- [Work task]: Write the next part of the text on age-related macular degeneration, starting after its last sentence.

- [Source text]:
Age-related macular degeneration (AMD) is a progressive, clinically heterogeneous eye disease that is most prevalent in the ageing population (i.e., 60 years or older) [1,2]. It is a leading cause of central vision deterioration and blindness [3,4,5]. Due to the growth of the aging population, the prevalence of AMD is also increasing [6], and it affects millions of aging individuals worldwide, with its prevalence predicted to increase dramatically [4,7,8].

The disease affects a small region approximately 2 mm in diameter in the central part of the retina known as the macula [6]. The macula is responsible for discerning fine details and is required for simple tasks such as reading, recognising faces, and driving [9]. The patients become co-dependent on the acuity of their peripheral vision to compensate for the lack of central vision [8].

The pathology of early AMD is distinguishable by the presence of drusen: focal whitish-yellow lipids that are found between the retinal pigment epithelium (RPE) and Bruch’s membrane [10,11]. While drusen occur naturally as part of the aging process, their presence may accumulate progressively and increase the risk of the advanced forms of AMD [7,12,13]. AMD is composed of two advanced types: non-exudative (dry) AMD and exudative (wet) AMD [14,15]. The advanced forms of AMD are characterised by either damage or loss of photoreceptors, degeneration of RPE cells within the macular region, or the formation of new vessels from the underlying choroid [2,16]. The majority of severe vision loss occurs in the wet AMD form. In 2011, Deloitte reported that 51,709 patients across Australia suffered from severe wet AMD, while 8,843 suffered from severe dry AMD [5,17].

At present, treatment is available for wet AMD and a number of companies have provided a range of products that have now become widely used by clinicians. Currently, treatments for wet AMD include anti-vascular endothelial growth factor (anti-VEGF) options such as ranibizumab (Lucentis^®, Genentech Inc., San Francisco, CA, USA), bevacizumab (Avastin^®, Genentech Inc., San Francisco, CA, USA), and aflibercept (Eylea^®, Regeneron Pharmaceuticals Inc., Tarrytown, NY, USA). These anti-VEGF agents are injected intravitreally to limit the progression of choroidal neovascularization associated with neovascular AMD [18]. These intravitreal injections have largely superseded older treatments, such as photodynamic therapy and laser photocoagulation, which were less effective and had less predictable outcomes [17,19]. The aim of the AMD-targeted therapies is to arrest the progression of the disease and improve vision. Patients are categorised into one of three treatment groups based on their response profile: responders (improved vision), stable responders (little or no change in vision), and non-responders (vision deterioration). Approximately 10–20% of patients have been reported in some studies as being non-responders [20].

- [Provided records]:
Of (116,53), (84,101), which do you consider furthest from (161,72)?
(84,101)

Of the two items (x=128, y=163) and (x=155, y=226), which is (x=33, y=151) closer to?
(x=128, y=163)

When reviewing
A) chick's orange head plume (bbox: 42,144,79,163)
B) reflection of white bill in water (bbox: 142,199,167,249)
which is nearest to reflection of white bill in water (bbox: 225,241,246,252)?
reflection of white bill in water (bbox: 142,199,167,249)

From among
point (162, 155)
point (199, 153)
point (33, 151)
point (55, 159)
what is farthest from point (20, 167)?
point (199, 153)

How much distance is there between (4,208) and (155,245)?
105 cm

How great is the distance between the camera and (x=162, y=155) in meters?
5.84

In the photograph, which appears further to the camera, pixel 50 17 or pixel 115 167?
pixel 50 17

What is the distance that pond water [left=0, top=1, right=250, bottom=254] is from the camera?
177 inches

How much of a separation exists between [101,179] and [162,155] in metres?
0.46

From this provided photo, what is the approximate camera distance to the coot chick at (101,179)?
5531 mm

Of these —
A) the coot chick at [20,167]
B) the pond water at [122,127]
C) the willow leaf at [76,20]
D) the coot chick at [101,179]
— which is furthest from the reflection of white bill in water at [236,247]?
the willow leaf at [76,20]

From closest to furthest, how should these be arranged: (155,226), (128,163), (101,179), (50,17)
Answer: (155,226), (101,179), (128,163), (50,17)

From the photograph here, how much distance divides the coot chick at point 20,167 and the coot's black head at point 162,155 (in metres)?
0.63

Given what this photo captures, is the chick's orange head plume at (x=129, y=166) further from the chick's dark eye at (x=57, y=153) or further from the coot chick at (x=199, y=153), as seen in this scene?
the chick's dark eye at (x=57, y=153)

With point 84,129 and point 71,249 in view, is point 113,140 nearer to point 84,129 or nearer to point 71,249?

---

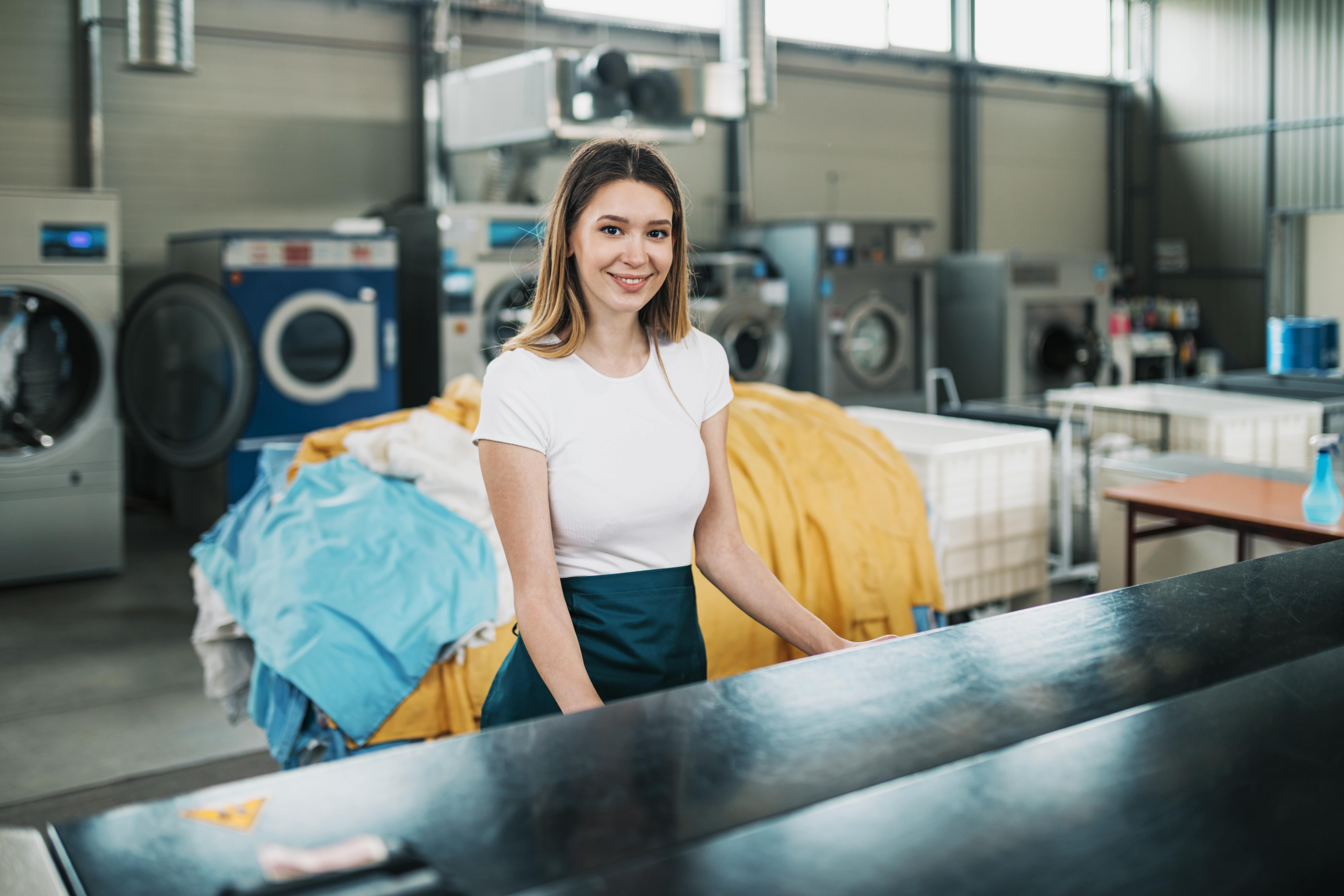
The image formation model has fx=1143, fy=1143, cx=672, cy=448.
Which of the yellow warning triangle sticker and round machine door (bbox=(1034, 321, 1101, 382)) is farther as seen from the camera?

- [Answer below]:
It has been suggested that responders are limited in their progress by the phenomenon known as the “ceiling effect”, while non-responders are affected by the “floor effect” [21]. The ceiling effect refers to the upper-most extreme end point in any group or dataset. The floor effect, conversely, occurs at the lowest end of the scale range. In the context of AMD, the ceiling effect refers to the greatest level of improvement a patient can achieve over the course of their treatment. According to the ceiling effect, anything beyond that threshold is unattainable. It is anticipated that non-responders will decline continually until they reach severe vision loss or blindness.

When the ceiling or floor effect occurs in a group, information is lost regarding the true differences between individuals [22]. If the individual patient responses are the same, it is not possible to correlate differences with a range of possible predictors [23].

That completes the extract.